Musical Borrowing
An Annotated Bibliography

Individual record

[+] Bellman, Jonathan D. Chopin’s Polish Ballade: Op. 38 as Narrative of National Martyrdom. Oxford: Oxford University Press, 2010.

If we look beyond the influence of our accepted musical canon, we can see connections between Chopin’s Ballade No. 2 in F Major, Op. 35, and the literary, cultural, and musical contexts of Poland. It has long been speculated that Chopin’s ballades had some poetic connection, ever since Schumann remarked that “certain poems of Mickiewicz,” a Polish romantic poet, inspired the first two ballades. The second ballade’s seemingly problematic double key center of F major and A minor is a result of the story it tells.

Although we typically focus on the German and French precursors and contemporaries to Chopin when looking for musical influence, growing up in Poland he was familiar with the musical culture there, particularly the amateur program music that evoked Polish national topics and sentiments through musical topics and allusions to patriotic tunes and other songs. It is these pieces that provided the model for Chopin’s ballade structures.

Chopin’s Ballade No. 1 in G Minor, Op. 23, is somewhat radical for its time. It did not follow the rational symmetry of sonata form and was much longer than a “Song Without Words,” yet had a singing quality and strong forward momentum. The final, climactic section uses a “krakowiak,” a syncopated dance in duple meter from Poland. These qualities exist because the piece is meant to describe the poem Konrad Wallenrod by Mickiewicz. They both begin with a bardic introduction, with Chopin’s opening based on a song introduction by Bellini. The rest of the piece follows the actions and interactions of the main characters in the poem.

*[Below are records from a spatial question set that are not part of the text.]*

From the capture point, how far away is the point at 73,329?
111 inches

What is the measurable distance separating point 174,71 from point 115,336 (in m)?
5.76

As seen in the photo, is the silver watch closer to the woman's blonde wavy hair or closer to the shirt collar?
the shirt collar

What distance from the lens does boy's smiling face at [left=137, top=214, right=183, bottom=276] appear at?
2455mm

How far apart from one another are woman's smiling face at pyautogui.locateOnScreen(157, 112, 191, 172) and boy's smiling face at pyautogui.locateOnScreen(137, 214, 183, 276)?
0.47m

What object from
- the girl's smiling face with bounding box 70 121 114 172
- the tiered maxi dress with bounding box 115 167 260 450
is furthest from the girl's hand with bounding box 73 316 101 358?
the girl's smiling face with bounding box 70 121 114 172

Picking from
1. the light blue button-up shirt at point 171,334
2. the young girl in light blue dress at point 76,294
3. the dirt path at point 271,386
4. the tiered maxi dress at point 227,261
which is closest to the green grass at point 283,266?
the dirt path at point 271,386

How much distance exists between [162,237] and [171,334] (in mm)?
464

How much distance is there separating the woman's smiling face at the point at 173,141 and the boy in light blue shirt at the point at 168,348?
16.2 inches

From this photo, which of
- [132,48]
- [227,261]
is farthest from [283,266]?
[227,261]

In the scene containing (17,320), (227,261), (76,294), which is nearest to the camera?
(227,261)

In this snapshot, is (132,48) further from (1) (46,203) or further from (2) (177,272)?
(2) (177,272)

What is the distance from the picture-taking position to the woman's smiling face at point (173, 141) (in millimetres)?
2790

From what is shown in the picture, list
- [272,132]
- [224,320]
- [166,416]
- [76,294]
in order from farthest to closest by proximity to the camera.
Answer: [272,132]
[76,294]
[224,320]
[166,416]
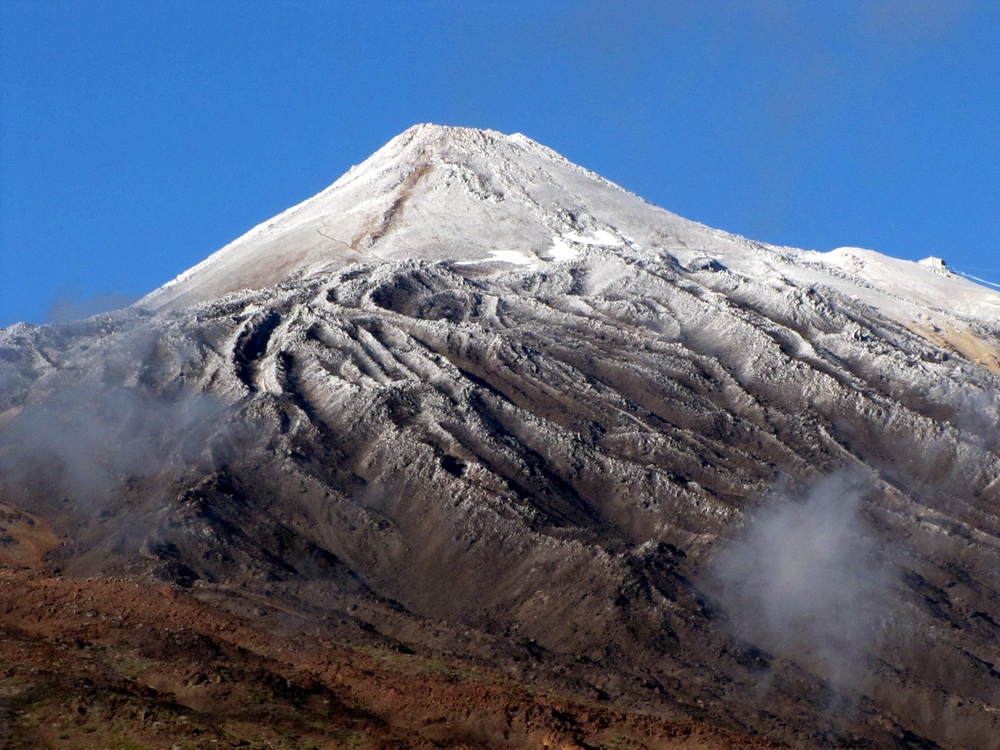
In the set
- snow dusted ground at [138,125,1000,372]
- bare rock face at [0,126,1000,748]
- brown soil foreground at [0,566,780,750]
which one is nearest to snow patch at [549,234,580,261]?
snow dusted ground at [138,125,1000,372]

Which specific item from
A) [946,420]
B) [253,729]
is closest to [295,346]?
[946,420]

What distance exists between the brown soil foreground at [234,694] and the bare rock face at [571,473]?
13.6ft

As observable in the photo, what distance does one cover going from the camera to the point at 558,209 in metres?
118

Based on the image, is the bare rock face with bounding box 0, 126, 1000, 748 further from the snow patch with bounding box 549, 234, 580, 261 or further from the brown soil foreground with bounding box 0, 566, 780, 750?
the brown soil foreground with bounding box 0, 566, 780, 750

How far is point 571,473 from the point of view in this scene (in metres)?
70.9

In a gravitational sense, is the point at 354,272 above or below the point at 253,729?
above

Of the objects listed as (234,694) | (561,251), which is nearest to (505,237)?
(561,251)

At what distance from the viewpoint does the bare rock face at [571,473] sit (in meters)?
57.7

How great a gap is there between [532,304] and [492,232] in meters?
19.6

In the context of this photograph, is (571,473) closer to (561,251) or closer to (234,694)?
(234,694)

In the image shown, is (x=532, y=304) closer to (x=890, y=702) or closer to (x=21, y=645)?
(x=890, y=702)

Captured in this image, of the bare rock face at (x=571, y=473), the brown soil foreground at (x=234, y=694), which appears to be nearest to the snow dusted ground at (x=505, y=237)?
the bare rock face at (x=571, y=473)

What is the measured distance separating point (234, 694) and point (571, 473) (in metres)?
29.7

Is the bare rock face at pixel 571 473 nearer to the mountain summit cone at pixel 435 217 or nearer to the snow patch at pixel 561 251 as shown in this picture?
the mountain summit cone at pixel 435 217
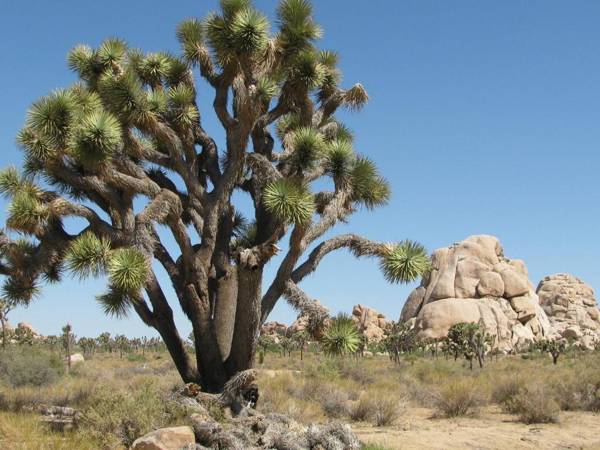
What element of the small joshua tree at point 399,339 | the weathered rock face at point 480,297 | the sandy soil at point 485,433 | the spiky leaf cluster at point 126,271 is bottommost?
the sandy soil at point 485,433

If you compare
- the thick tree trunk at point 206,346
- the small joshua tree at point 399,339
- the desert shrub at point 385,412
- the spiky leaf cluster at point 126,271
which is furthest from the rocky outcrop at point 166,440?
the small joshua tree at point 399,339

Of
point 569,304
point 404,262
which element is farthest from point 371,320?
point 404,262

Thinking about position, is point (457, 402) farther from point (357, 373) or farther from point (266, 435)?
point (266, 435)

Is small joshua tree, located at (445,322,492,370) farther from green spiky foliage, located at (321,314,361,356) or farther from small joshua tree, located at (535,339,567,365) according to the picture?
green spiky foliage, located at (321,314,361,356)

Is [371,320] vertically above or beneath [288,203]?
above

Contemporaneous ballades, such as Clara Weick’s emotionally lyrical Ballade in D Minor, Op. 6, No. 4, and Schumann’s heroically-tinged “Balladenmässig” from the Davidsbündlertänze, Op. 6, began to create an idea of the storytelling genre of the piano ballade. Chopin was also interested in many operas with ballade numbers, especially Meyerbeer’s Robert le Diable, from which he derived some ideas in the second ballade including the major-minor alternations and the siciliano theme at the beginning. Combined with a storm topic derived from Rossini’s Guillaume Tell, Chopin’s ballade depicts the story of national exile and martyrdom.

Works: Chopin: Ballade No. 2 in F Major, Op. 38, Ballade No. 1 in G Minor, Op. 23 (55-85); Giacomo Meyerbeer: “Raimbaut’s ballade” from Robert le Diable (104-10).

Sources: Daniel Steibelt: La journee d’Ulm (43-44); Wilhelm Würfel: Grande fantaisie lugubre au souvenir des trois héros Prince Joseph Poniatowski, Kościuszko, et Dąbrowski, composé et dediée à la nation polonaise (45-48); Bellini: L’Abbandono; Clara Wieck: Ballade in D Minor, Op. 6, No. 4 (94-95); Robert Schumann: “Balladenmässig” from Davidsbündlertänze, Op. 6 (95); François-Adrien Boieldieu: “Ballade of the White Lady” from La Dame Blanche (99-101); Louis Herold: “Camilla’s ballade” from Zampa (101-3); Meyerbeer: “Raimbaut’s ballade” from Robert le Diable (104-10, 147-50); Chopin: Étude in A Minor, Op. 25, No. 11 (152-53); Rossini: Guillaume Tell (154-60).